## DATA EXCERPTS
+ + + + +
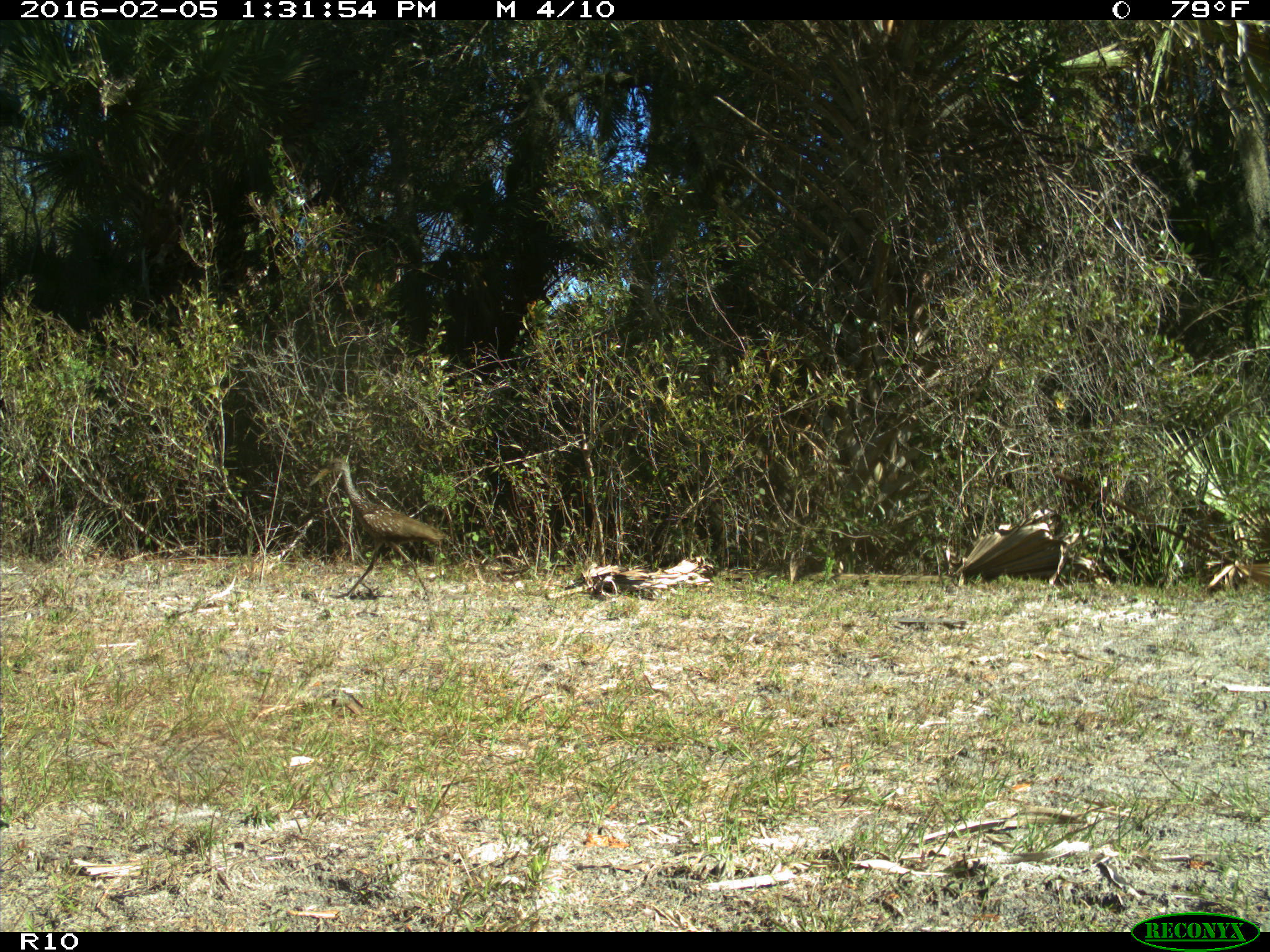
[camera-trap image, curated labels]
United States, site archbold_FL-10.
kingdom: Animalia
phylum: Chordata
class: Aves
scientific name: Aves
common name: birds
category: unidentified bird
+ + + + +
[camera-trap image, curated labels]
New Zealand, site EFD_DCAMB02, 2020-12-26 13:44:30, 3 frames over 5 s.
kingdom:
+ + + + +
## TASK REQUIREMENTS
In the entries above, the lines between the one holding "United States, site archbold_FL-10." and the one holding "category: unidentified bird", inclusive, are to be printed exactly as written, and those alone.

## RESPONSE
United States, site archbold_FL-10.
kingdom: Animalia
phylum: Chordata
class: Aves
scientific name: Aves
common name: birds
category: unidentified bird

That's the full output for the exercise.